## [DATASET SECTION]
● ● ● ●

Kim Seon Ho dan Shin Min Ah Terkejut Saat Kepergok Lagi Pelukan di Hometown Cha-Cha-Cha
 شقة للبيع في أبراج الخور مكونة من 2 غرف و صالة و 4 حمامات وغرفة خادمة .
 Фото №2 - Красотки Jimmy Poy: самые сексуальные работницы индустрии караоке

● ● ● ●

From the line containing "شقة للبيع في" down to the last line of the material, each line is to be retyped exactly; no other lines belong in the answer.

## [OUTPUT OF THE EXERCISE]
 شقة للبيع في أبراج الخور مكونة من 2 غرف و صالة و 4 حمامات وغرفة خادمة .
 Фото №2 - Красотки Jimmy Poy: самые сексуальные работницы индустрии караоке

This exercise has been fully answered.